Forest Bathing is spending time in a forest to reduce stress and feel a sense of wellbeing. It originated in Japan, where it is called shinrin-yoku, and it is now one of the cornerstones of Japanese healthcare. The Japanese have known for years that spending mindful time in the woods is beneficial for body and soul.

Forest bathing isn’t the kind of bath where you strip down and hop in a tub (next to your Geberit Aquaclean shower bidet.). You don’t have to be naked to do it. At least, not necessarily naked. Forest bathing is about basking in nature, in greenery—and you can wear whatever you want. If you have ever sat under a tree or walked through the woods, you probably already know why you should try forest bathing. Each of us is intrinsically connected to the world around us, to nature. We are inspired by it, in awe of its vastness and wildness. Standing on a mountain ridge or looking out across the ocean underneath palm trees and mangroves, we are immediately struck by the way nature invites us to contemplate life, infinity, the universe, everything. This innate connection, or biophilia, often leads us to feel at home and relaxed in nature. Some people feel more grounded and steady, mirroring the roots of the trees. Other people sense clarity as they breathe deeper and more easily. Still others may feel protected and at ease from the smells of the trees, echoing the role these scents play in the lives of trees. Over the past few years, forest bathing has surged in popularity in North America, alongside other quiet, minimalist activities such as hygge and the KonMari method of tidying up. Although the roots of forest bathing officially started in Japan, you don’t have to travel far to feel the health benefits of standing among tree giants. You don’t need any specialized gear or training to get started with forest bathing. In fact, some version of forest bathing has been an integral part of human lives in most places around the world since the dawn of time.

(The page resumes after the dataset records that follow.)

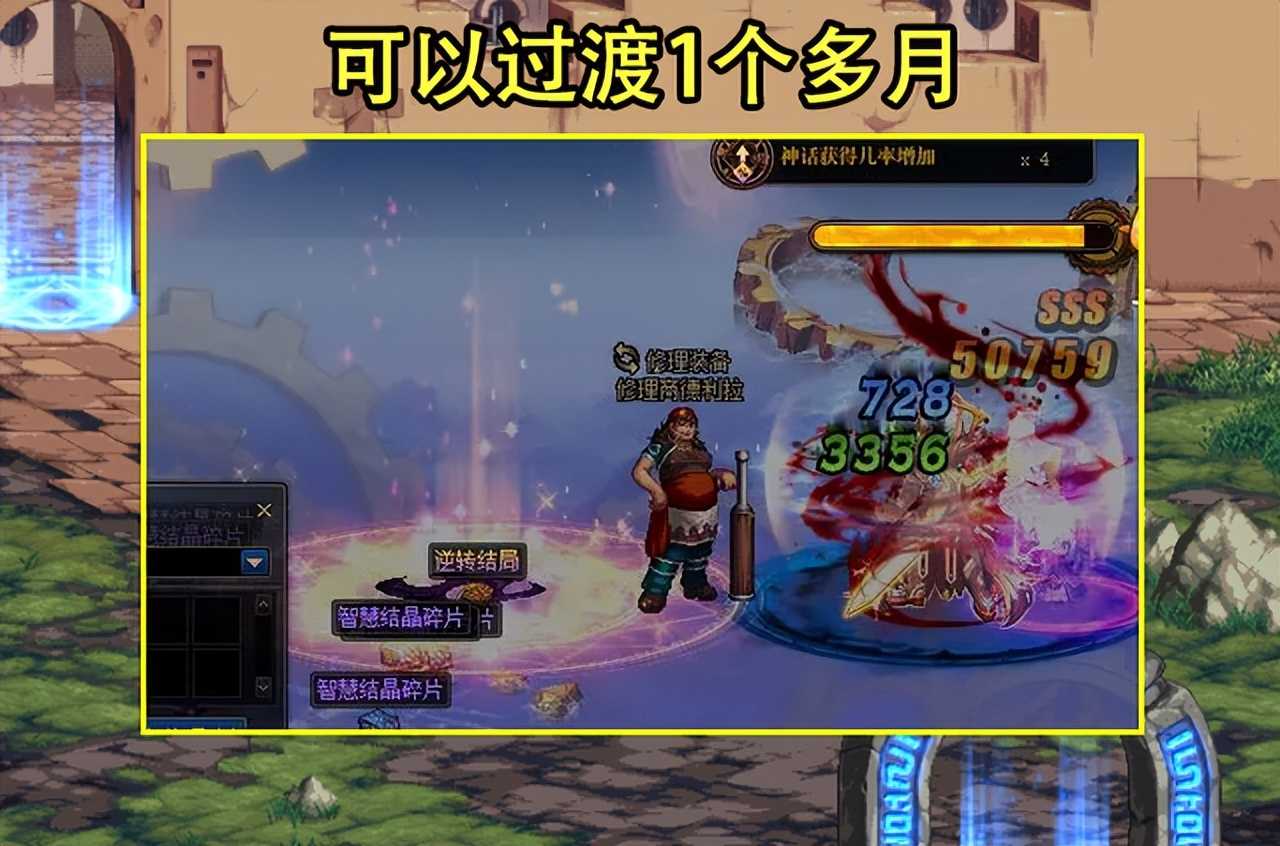 DNF：逆转神话要备起来了！110版本只有1词条无效，可过渡1个月
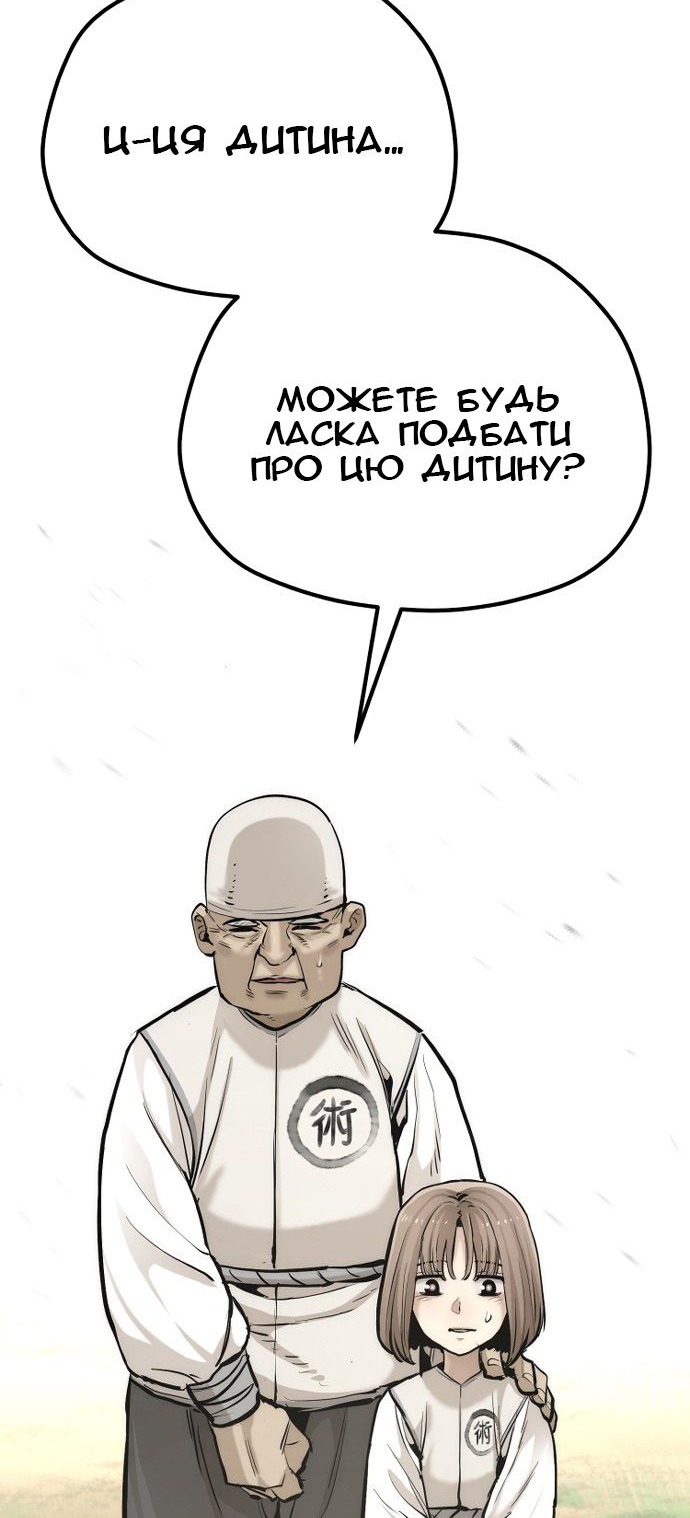 Сторінка 3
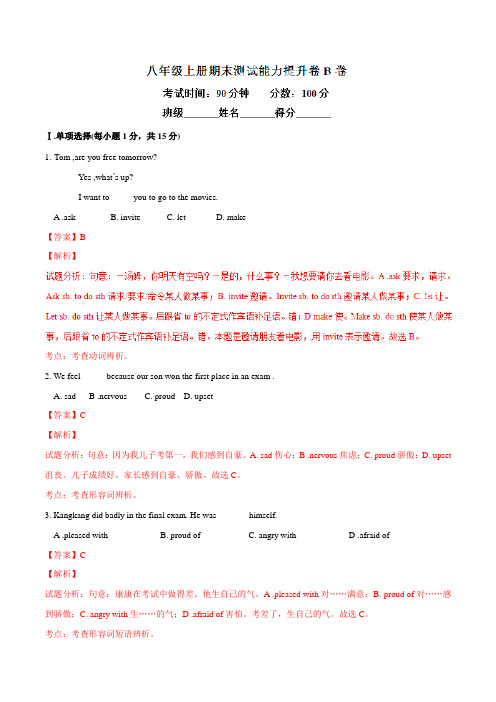 期末测试卷(B卷)-2016-2017学年八年级英语同步单元双基双测“AB”卷(上册)(解析版)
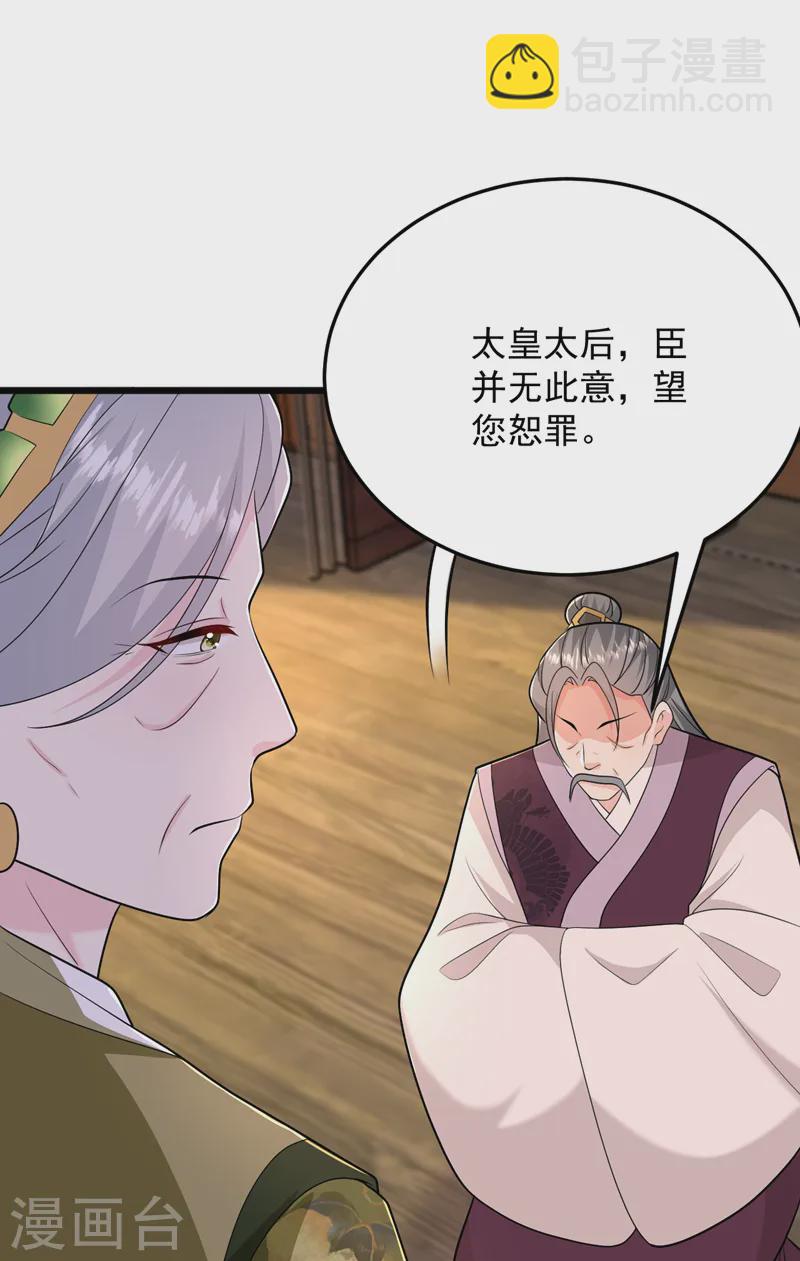 第266话 知我者，苏苏也33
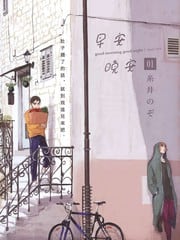 早安 晚安 封面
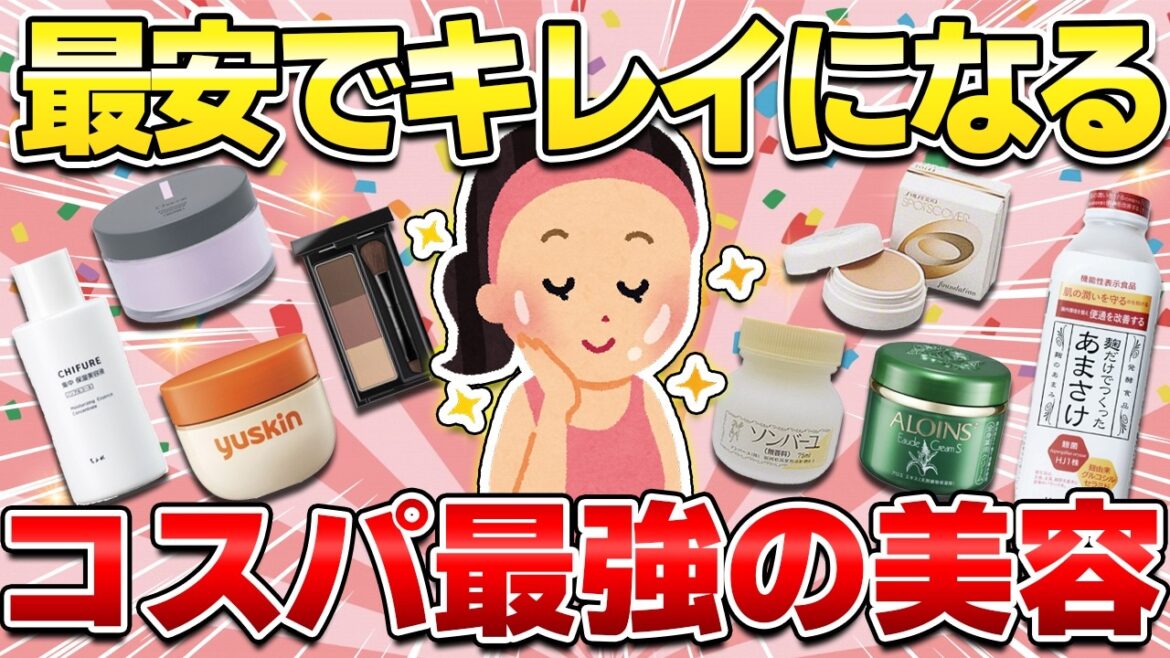 【買わないと損する？】コスパ最強の美容！お金かけなくてもキレイになれるコスメ・スキンケア・ヘアケア・美容アイテム【ガルちゃん有益】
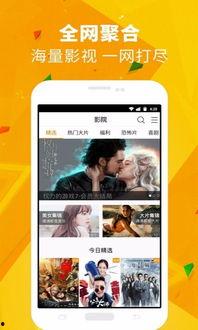 国产自熨试看免费视频,轻松告别皱褶烦恼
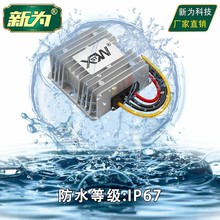 36V转12V降压器 48V转12V转换器 36V48V变12V直流降压模块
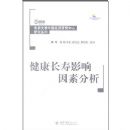 ��������Ӱ�����ط���(������ѧ�й������о������о�ϵ��)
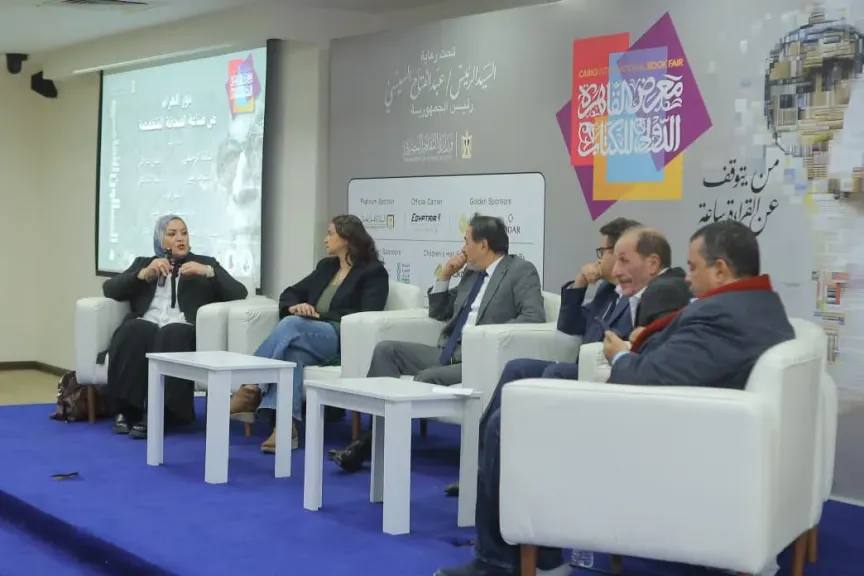معرض الكتاب يروي حكاية «الأهرام» مع «الصحافة المتخصصة»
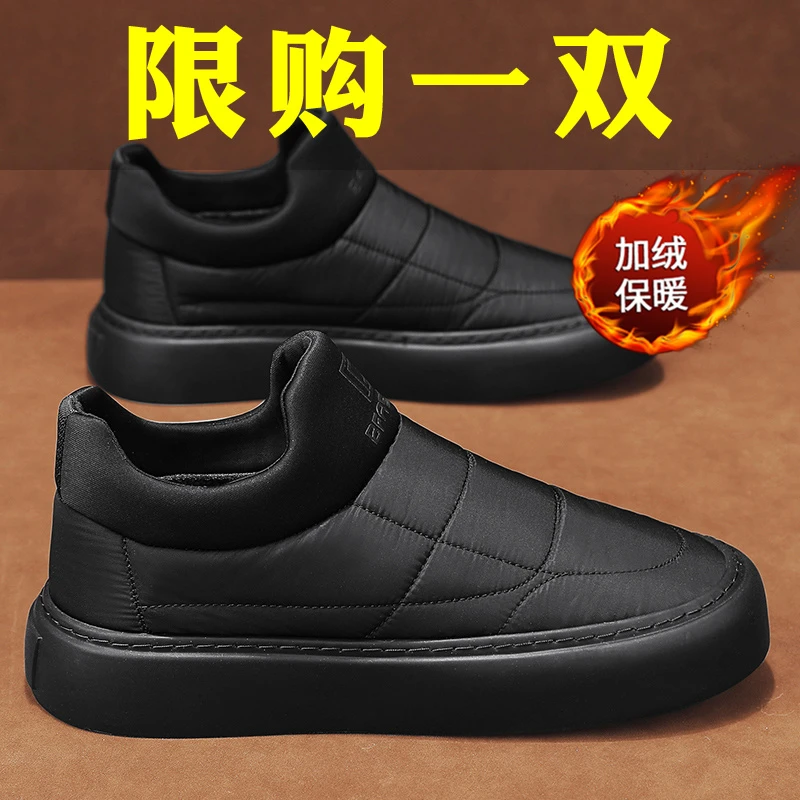 一脚蹬男鞋冬季加绒保暖鞋轻便软底黑色棉鞋休闲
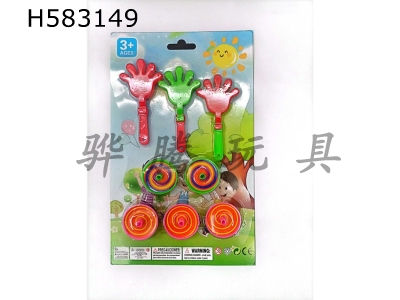 H583149 - Clap your hands toy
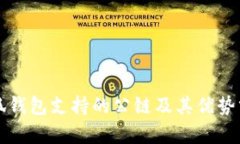 小狐钱包支持的公链及其优势分析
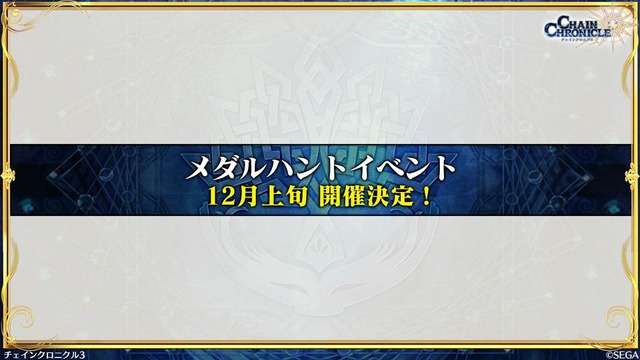 『チェンクロ3』2周年記念イベントや、「とある」「ドリキャス」コラボがてんこ盛り！絆の生放送まとめ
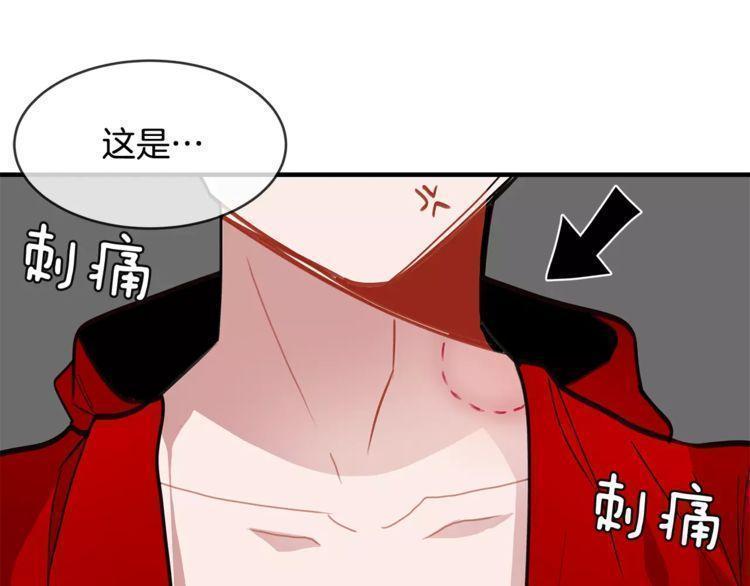 第19话136
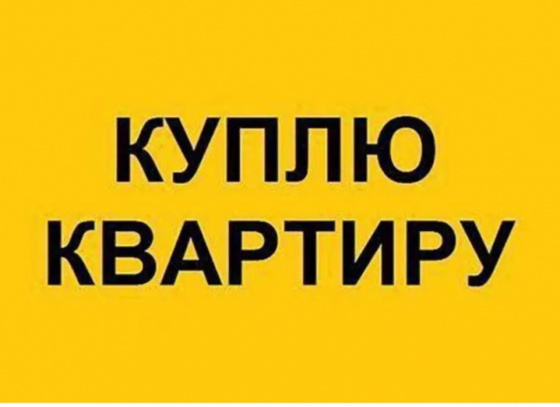 Куплю квартиру Донецк
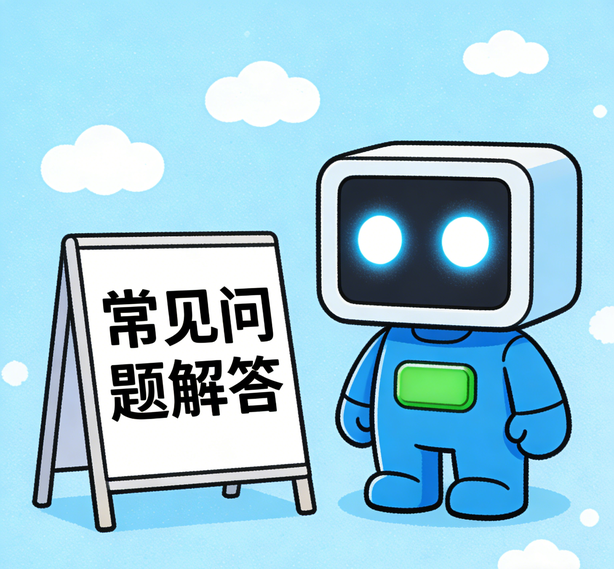 昆明杏宇常见问题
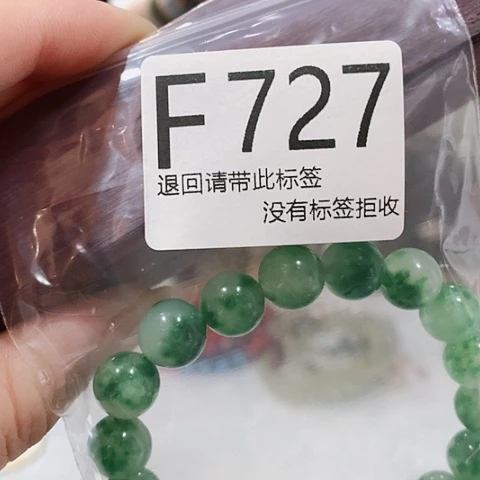 大叶紫檀（黑酸枝木类）727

Forest bathing is a literal translation of shinrin-yoku, a term coined by the Japanese government in the 1980s to encourage urbanites to immerse themselves in nature to reduce stress and support overall health. The benefits of forest bathing go beyond the romanticism of Henry David Thoreau’s Walden or the activism of John Muir. These days, there is hard science to support the claims of health benefits we’ve been hearing about for years.

Throughout human history, we’ve taken the benefits of being outside for granted. We spent most of our time outside, so there was no reason to think about why and how being in nature might actually be good for us. Or necessary. Now that we’re inside more often than out, we’re starting to realize that we need to be outside because we belong there. Spending too much time in the gray spaces of concrete buildings and sidewalks can have deleterious effects on our health. It can make us sadder, less active, more nearsighted, less focused, more stressed, and less capable of fighting off infections. On the other hand, spending more time in the green and blue spaces of the natural world can help to normalize blood pressure and blood sugar, build resilience to stress, increase vitamin D stores, encourage healthy aging, ameliorate mood, and enhance cognitive functions. It is these health-promoting and disease-preventing effects that have propelled forest bathing into popularity as a relaxation and stress management activity.